A “classic” breaking-down for an HTTPS request:
- DNS resolution (recursive resolver to authoritative).
- TCP/QUIC connect (handshake; for TCP also slow-start).
- TLS handshake (cert exchange, key agreement; resumption/0-RTT can shorten this).
- Request send (client → edge/origin).
- Server queueing (waiting for a worker/thread).
- Application work (routing, DB queries, cache lookups, templates).
- First byte leaves the server and reaches the browser.
TTFB captures the whole chain up through (7). If any one piece drags—high RTT, cold Lambda/Functions, slow DB, overworked PHP-FPM—TTFB grows.
Rules of thumb (good global sites):
- p50 ≤ 200–300 ms in-region, ≤ 500–700 ms intercontinental.
- p95 should not be 3–5× your p50. High tail latency = contention, GC pauses, DB locks, cold starts, or bad peering.
- Focus on percentiles (p50/p90/p95/p99), not just averages.
2) How to measure TTFB (properly)
Use multiple vantage points and layers:
- Real User Monitoring (RUM): TTFB as seen by real browsers across ISPs/regions. Segment by country/ASN/device.
- Synthetic: headless browsers/cURL from multiple regions. Test:
- Direct to origin and via CDN (compare delta).
- With and without cold caches (serverless cold starts, microservice wakeups).
- Server metrics: accept queue length, web workers busy, DB slow query log, cache hit ratios, TLS handshake stats, CPU steal/wait, GC pauses.
- Network path: traceroute/MTR/HTTP/3 reachability; verify DNS is close to users (EDNS Client Subnet/GeoDNS correctness).
Check the waterfall: resolving → connecting → TLS → waiting (TTFB) → content. A long “waiting” often means application (or origin) work; a long connect/TLS points to network/TLS.
3) The TTFB improvement playbook (priority ordered)
A. Put an optimized edge in front (CDN/reverse proxy)
- Terminate TLS at the edge (TLS 1.3, HTTP/2 and HTTP/3/QUIC enabled).
- Use Anycast + good peering to be physically/network-close to users.
- Enable origin shielding (one regional “shield” PoP fetches from origin; others cache from shield) to slash origin fan-out.
- Cache aggressively where legal:
- Set
Cache-Control: public, max-age=..., stale-while-revalidate=...
- For static: immutable (
max-age=31536000, immutable
) with content hashes in filenames. - For semi-static HTML: short TTL (e.g., 30–120 s) + SWr to hide revalidation cost.
- Set
- For dynamic pages, cache fragments/ESI/edge includes or use edge compute for personalization at the edge while keeping the base HTML hot.

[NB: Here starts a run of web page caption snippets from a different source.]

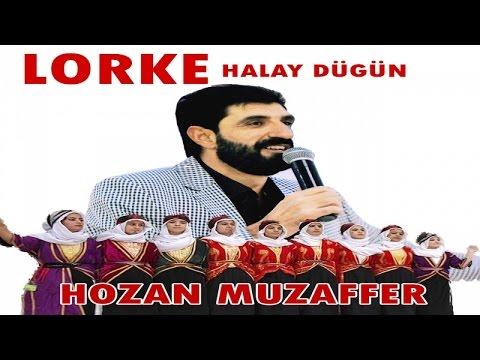 Hozan Muzaffer Rekame Dure - Delilo Govend Halay Davet Hıne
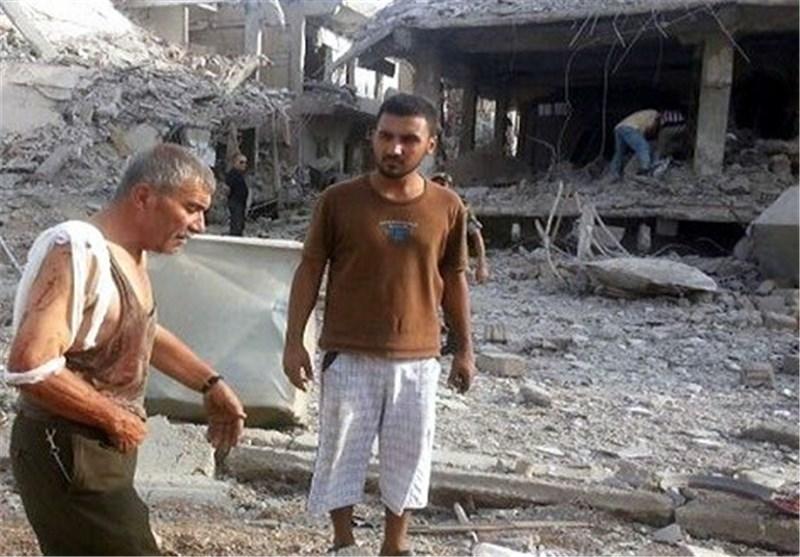 30 شهید فی تفجیرین إرهابیین بمدینة الحسکة شمال شرق سوریا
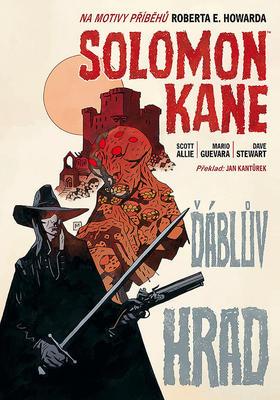 Obrázok Solomon Kane: Ďáblův hrad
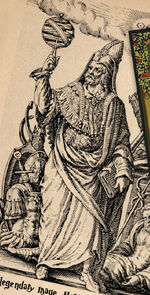 Hermes Trismegistus (Earth-616) from Marvel Tarot Vol 1 1 001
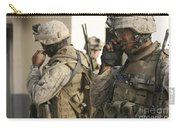 A Radio Operator Helps A Platoon Carry-all Pouch by Stocktrek Images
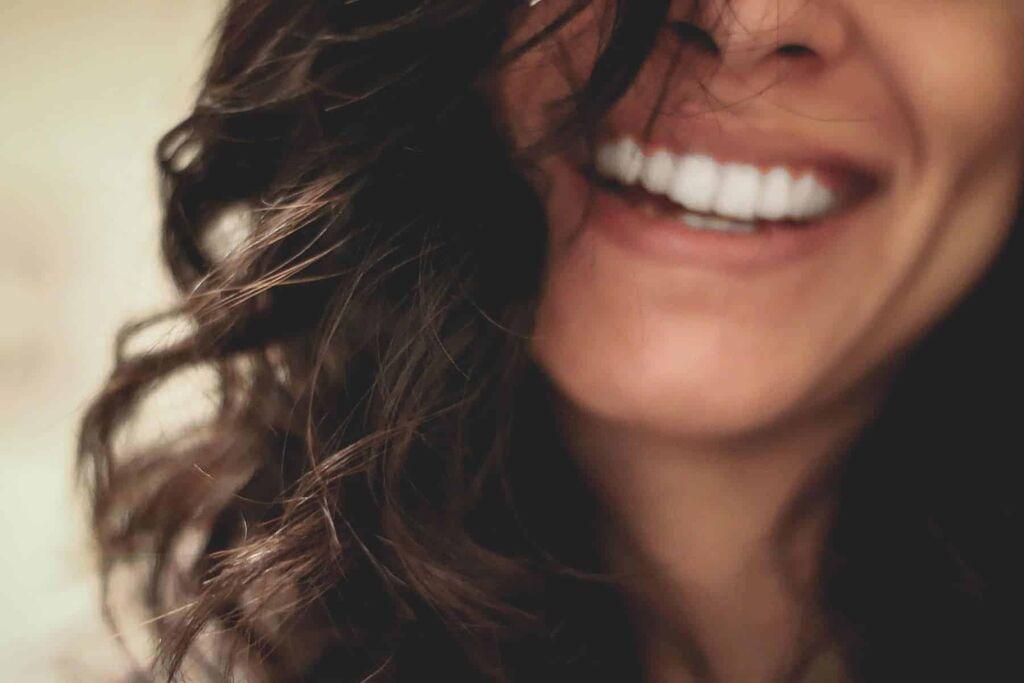 smile dentadir dental directory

Why it helps: The edge knocks out DNS/connect/TLS RTT and avoids origin trips for hot content; first byte can come from a nearby PoP in tens of ms.
B. Reduce handshake & transport overhead
- TLS 1.3 everywhere; enable session resumption and, if appropriate, 0-RTT for idempotent GETs.
- Prefer HTTP/2 (multiplexing) and HTTP/3/QUIC (no TCP slow-start, faster loss recovery on mobile/wifi).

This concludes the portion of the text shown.